Teach for America Draws a Record Number of Applicants

Andrew Wickerham

Just weeks after Colgate University was named one of the top Peace Corps recruiting campuses in America, the University has recorded a significant increase in applications to Teach for America (TFA), one of the country’s most prestigious post-graduate fellowships. According to TFA New York Regional Recruitment Director Kendra-Lee Rosati, Colgate saw a 148 percent increase in applications for the fellowship compared to the 2007-2008 academic year. This places the University on par with, and indeed ahead of, many peer institutions, including Hamilton, Middlebury, Oberlin, Bowdoin and Amherst colleges, several of which were amongst the top schools for TFA matriculation during the last academic year.

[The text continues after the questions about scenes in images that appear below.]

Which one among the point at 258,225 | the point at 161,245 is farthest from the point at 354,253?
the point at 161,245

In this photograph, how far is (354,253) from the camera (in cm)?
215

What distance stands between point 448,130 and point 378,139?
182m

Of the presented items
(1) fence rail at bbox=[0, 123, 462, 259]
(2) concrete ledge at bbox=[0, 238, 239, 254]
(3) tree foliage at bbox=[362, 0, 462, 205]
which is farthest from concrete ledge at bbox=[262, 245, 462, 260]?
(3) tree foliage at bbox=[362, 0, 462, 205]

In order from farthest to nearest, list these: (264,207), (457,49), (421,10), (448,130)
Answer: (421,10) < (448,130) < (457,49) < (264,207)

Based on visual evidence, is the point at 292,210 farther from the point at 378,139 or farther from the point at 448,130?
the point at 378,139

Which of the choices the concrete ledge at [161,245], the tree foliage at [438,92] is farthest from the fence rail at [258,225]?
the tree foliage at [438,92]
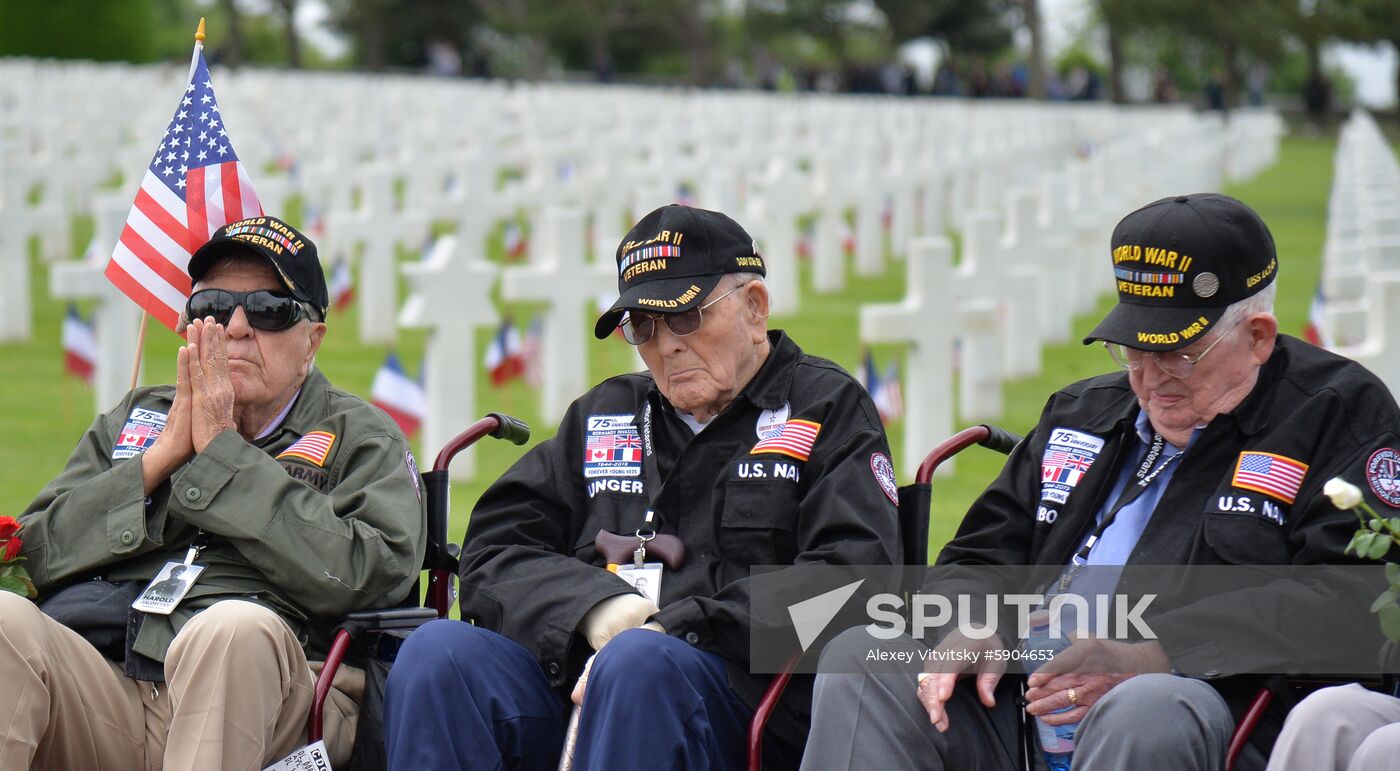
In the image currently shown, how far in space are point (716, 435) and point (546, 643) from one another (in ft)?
2.15

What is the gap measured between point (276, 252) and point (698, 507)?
1238mm

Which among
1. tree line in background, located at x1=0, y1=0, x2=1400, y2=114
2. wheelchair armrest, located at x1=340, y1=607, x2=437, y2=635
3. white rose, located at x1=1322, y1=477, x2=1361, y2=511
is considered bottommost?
wheelchair armrest, located at x1=340, y1=607, x2=437, y2=635

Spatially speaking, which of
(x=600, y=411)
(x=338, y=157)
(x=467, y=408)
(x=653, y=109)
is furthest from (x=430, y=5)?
(x=600, y=411)

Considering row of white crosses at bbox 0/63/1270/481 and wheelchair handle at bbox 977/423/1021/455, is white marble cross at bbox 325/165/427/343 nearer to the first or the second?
row of white crosses at bbox 0/63/1270/481

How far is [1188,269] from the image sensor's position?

The TFA mantra that “educational inequity is our nation’s greatest injustice” is the organization’s guiding principle. TFA places its Corps members – 85 percent of whom are recent college graduates – in disadvantaged and failing schools in 29 regions across the United States for two-year tours. Approximately one-third of Corps teachers instruct at the elementary school level, while two-thirds teach middle or high school.

Rosati, a recently appointed Recruitment Director and alumna of TFA’s Philadelphia Corps, was on campus during the week before Spring Break to meet with prospective applicants from the Class of 2010 in hopes of building connections with current Colgate faculty, students and institutions. She said that on-campus marketing is a vital part of the TFA recruitment process.

“Connections with faculty are especially necessary [to that effort],” Rosati said. “With so many students focused on graduate schools it is important to hear about other options.”

While there has been a marked rise in graduate school and fellowship applications nationwide in response to the current economic climate and tightening labor market, Rosati was quick to point out that the economy does not explain the whole picture. She cited the program’s stringent application and training process, as well as the dedication to the fellowship itself as evidence of this fact.

“I’m sure some of the economic issues are at hand,” Rosati said, “but [TFA] needs to be a passion, not a last resort.”

TFA accepts applications in four cycles throughout the academic year; Rosati’s visit to campus came as notification letters were sent to third-round applicants and the fourth-round deadline lapsed. As of that date, Colgate had recorded 62 applications for the year. Applicants rank their preference for a school region and grade-level, but these factors are not included in application decisions. TFA has long placed an emphasis on teaching math and science in primary and secondary schools, but according to Rosati, the organization recruits from all academic majors.

For successful applicants, a summer of training, regional orientation and student teaching leads up to the beginning of the two-year school posting. Last year, TFA accepted nearly 3,700 teachers from an applicant pool of 24,700. In a fellow’s second year, TFA offers career counseling and job placement assistance, often leading to jobs at some of the nation’s largest corporations. TFA recruiting material counts GE, Goldman Sachs and Google among the direct recruiters of fellowship alumni.

According to Rosati, TFA sees setting students on these career paths as an inherent part of the fellowship’s purpose.

“Our mission is to get great leaders into the classroom and from the classroom into leadership roles,” Rosati said.

The organization’s on-campus student recruiter senior Caitlin Olwell, who will teach biology in the Chicago Corps this fall, shared Rosati’s sentiments.

“I find it inspiring that so many Colgate seniors want to join TFA and the fight to end educational inequity in this country,” Olwell said. “Our school is full of future leaders and TFA definitely prepares people to be better leaders when they leave the program.”

The rising national profile of TFA seems to affirm this belief. TFA counts among its alumni the prominent Chancellor of the Washington, D.C. Schools Michelle Rhee. Newly confirmed Secretary of Education Arne Duncan also lauded the TFA program during his Senate confirmation hearings.

Rosati hoped to build on this momentum during her visit, as the nation’s present challenges may serve to focus the attention of civically-minded students on a TFA application as an alternative post-Colgate plan.

“I believe that closing the achievement gap is the path to success for our country,” Rosati said.